Transferowa loteria w NBA rozkręca się przed końcem okna transferowego
Atlanta Hawks pomimo jak do tej pory dobrego sezonu 4 miejsce na wschodzie bilans 31-24 myślą o przebudowie drużyny. Jeff Teague, Kyle Korver i Al Horford są teoretycznie do przehandlowania. Boston Celtics, Denver Nuggets i Orlando Magic to kluby potencjalnie zainteresowane wymianą. Najbardziej prawdopodobne jest przejście Horforda do Celtics. Możliwe jest przehandlowanie Teague-a pod warunkiem, że klub zdecyduje się oprzeć na drugorocznym obrońcy Dennisie Schroderze. Jednakże zarząd Atlanty nie chciałby robić zbyt wielkiej rewolucji i cofnąć drużynę poza 8-emkę play-off.
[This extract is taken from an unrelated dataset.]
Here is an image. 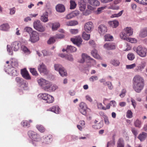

Orlando Magic są poważnie zainteresowani pozyskaniem Blake-a Griffina z Los Angeles Clippers. Aczkolwiek taka wymiana mogłaby być kosztowna. Żeby umowa doszła do skutku Orlando za gracza pokroju Griffina musiałoby oddać przynajmniej dwójkę ze swoich młodych graczy np. Victora Oladipo, Mario Hezonje, Aarona Gordona czy Tobiasa Harrisa. Prawdopodobnie w grę wchodziłyby również miejsca w drafcie. Orlando definitywnie potrzebuje wzmocnień ale czy aż za taką cenę.
Cleveland Cavaliers są zainteresowani Omerem Asikiem i Tyreke Evansem z New Orleans Pelicans. W potencjalnej umowie mogliby oddać Timofey-a Mozgova, Andersona Varejao i ewentualnie Mo Williamsa. Mozgov nie ma najlepszego sezonu i pogłoski o przehandlowaniu centra przez Cavaliers słychać od dłuższego czasu.
Miami Heat prowadzą rozmowy z Sacramento Kings o pozyskaniu skrzydłowego. Na celowniku jest Omri Casspi. 27-mio latek z Izraela miał kilka bardzo dobrych występów. Ponadto jego statystyki są solidne 12.3 punktów, 6.4 zbiórek i co najważniejsze skuteczność za 3 w granicach 42%. Jak najbardziej przydałby się Miami wysoki gracz obwodowy. Przy potencjalnej wymianie Kings otrzymali by Tylera Johnsona i Chrisa Andersena.